EXERCISE: From the listing that follows, extract every line and set it down unaltered.

Spatial question records:
|---|
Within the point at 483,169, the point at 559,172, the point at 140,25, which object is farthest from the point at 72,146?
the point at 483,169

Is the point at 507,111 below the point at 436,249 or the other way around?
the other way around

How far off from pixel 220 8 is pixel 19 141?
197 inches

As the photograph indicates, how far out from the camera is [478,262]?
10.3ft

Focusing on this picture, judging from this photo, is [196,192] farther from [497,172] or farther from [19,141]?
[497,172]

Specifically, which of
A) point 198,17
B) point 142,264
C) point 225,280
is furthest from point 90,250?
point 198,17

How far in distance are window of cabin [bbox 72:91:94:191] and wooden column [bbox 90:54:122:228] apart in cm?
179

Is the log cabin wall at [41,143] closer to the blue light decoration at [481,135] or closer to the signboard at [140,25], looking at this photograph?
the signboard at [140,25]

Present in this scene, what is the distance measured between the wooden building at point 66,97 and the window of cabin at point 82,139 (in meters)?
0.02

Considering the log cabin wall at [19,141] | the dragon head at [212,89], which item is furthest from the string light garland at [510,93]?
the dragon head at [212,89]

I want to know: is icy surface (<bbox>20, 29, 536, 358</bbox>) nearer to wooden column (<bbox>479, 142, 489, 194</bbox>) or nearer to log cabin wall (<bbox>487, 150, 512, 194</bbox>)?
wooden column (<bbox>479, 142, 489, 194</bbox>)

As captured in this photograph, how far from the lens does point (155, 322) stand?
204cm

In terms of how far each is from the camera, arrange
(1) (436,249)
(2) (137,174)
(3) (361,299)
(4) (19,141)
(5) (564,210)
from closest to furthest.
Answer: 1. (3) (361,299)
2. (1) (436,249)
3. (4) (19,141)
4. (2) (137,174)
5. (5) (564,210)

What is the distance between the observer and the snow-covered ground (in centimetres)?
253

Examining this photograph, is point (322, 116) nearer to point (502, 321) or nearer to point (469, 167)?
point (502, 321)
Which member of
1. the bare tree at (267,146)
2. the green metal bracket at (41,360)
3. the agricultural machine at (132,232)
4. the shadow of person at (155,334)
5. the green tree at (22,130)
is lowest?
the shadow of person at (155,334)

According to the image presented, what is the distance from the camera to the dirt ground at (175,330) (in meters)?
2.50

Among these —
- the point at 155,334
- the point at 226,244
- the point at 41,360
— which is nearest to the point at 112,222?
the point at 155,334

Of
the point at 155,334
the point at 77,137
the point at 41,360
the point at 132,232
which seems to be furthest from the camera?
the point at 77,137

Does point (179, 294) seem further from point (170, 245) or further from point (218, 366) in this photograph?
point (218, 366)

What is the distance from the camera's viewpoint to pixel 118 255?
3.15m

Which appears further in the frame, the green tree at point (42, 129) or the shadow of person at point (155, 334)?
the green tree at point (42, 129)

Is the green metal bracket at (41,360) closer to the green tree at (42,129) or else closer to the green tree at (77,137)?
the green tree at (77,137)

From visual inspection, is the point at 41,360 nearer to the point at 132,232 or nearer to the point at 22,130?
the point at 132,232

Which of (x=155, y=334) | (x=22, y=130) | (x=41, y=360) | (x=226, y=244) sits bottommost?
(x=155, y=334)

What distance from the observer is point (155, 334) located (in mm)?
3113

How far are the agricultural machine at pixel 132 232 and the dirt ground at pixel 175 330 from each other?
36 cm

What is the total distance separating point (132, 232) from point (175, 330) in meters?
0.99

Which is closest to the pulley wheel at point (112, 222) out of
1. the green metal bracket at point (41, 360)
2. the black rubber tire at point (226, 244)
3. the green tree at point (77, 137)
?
|---|
FULL OUTPUT:
Within the point at 483,169, the point at 559,172, the point at 140,25, which object is farthest from the point at 72,146?
the point at 483,169

Is the point at 507,111 below the point at 436,249 or the other way around?
the other way around

How far off from pixel 220 8 is pixel 19 141?
197 inches

As the photograph indicates, how far out from the camera is [478,262]?
10.3ft

Focusing on this picture, judging from this photo, is [196,192] farther from [497,172] or farther from [19,141]?
[497,172]

Specifically, which of
A) point 198,17
B) point 142,264
C) point 225,280
is furthest from point 90,250?
point 198,17

How far in distance are window of cabin [bbox 72:91:94:191] and wooden column [bbox 90:54:122:228] apart in cm?
179

Is the log cabin wall at [41,143] closer to the blue light decoration at [481,135] or closer to the signboard at [140,25], looking at this photograph?
the signboard at [140,25]

Present in this scene, what is the distance measured between the wooden building at point 66,97 and the window of cabin at point 82,139 (in meters)?
0.02

Considering the log cabin wall at [19,141] | the dragon head at [212,89], which item is furthest from the string light garland at [510,93]?
the dragon head at [212,89]

I want to know: is icy surface (<bbox>20, 29, 536, 358</bbox>) nearer to wooden column (<bbox>479, 142, 489, 194</bbox>) or nearer to log cabin wall (<bbox>487, 150, 512, 194</bbox>)?
wooden column (<bbox>479, 142, 489, 194</bbox>)

As captured in this photograph, how far from the lens does point (155, 322) stand?
204cm

In terms of how far each is from the camera, arrange
(1) (436,249)
(2) (137,174)
(3) (361,299)
(4) (19,141)
(5) (564,210)
from closest to furthest.
Answer: 1. (3) (361,299)
2. (1) (436,249)
3. (4) (19,141)
4. (2) (137,174)
5. (5) (564,210)

What is the distance between the observer and the snow-covered ground (in centimetres)?
253

Examining this photograph, is point (322, 116) nearer to point (502, 321) or nearer to point (469, 167)?
point (502, 321)
Which member of
1. the bare tree at (267,146)
2. the green metal bracket at (41,360)
3. the agricultural machine at (132,232)
4. the shadow of person at (155,334)
5. the green tree at (22,130)
is lowest?
the shadow of person at (155,334)

According to the image presented, what is the distance from the camera to the dirt ground at (175,330) (in meters)?
2.50

Among these —
- the point at 155,334
- the point at 226,244
- the point at 41,360
— which is nearest to the point at 112,222?
the point at 155,334

Of
the point at 155,334
the point at 77,137
the point at 41,360
the point at 132,232
which seems to be furthest from the camera?
the point at 77,137

Does point (179, 294) seem further from point (170, 245) or further from point (218, 366) in this photograph?
point (218, 366)

What is the distance from the camera's viewpoint to pixel 118 255?
3.15m

Which appears further in the frame, the green tree at point (42, 129) or the shadow of person at point (155, 334)?
the green tree at point (42, 129)

Is the green metal bracket at (41,360) closer to the green tree at (42,129) or else closer to the green tree at (77,137)?
the green tree at (77,137)

From visual inspection, is the point at 41,360 nearer to the point at 132,232 or nearer to the point at 22,130?
the point at 132,232

Which of (x=155, y=334) | (x=22, y=130) | (x=41, y=360) | (x=226, y=244) sits bottommost?
(x=155, y=334)

What distance from the observer is point (155, 334) located (in mm)?
3113

How far are the agricultural machine at pixel 132 232 and the dirt ground at pixel 175 330 from each other?
36 cm

What is the total distance separating point (132, 232) from point (175, 330) in meters?
0.99

Which is closest to the pulley wheel at point (112, 222) out of
1. the green metal bracket at point (41, 360)
2. the black rubber tire at point (226, 244)
3. the green tree at point (77, 137)
?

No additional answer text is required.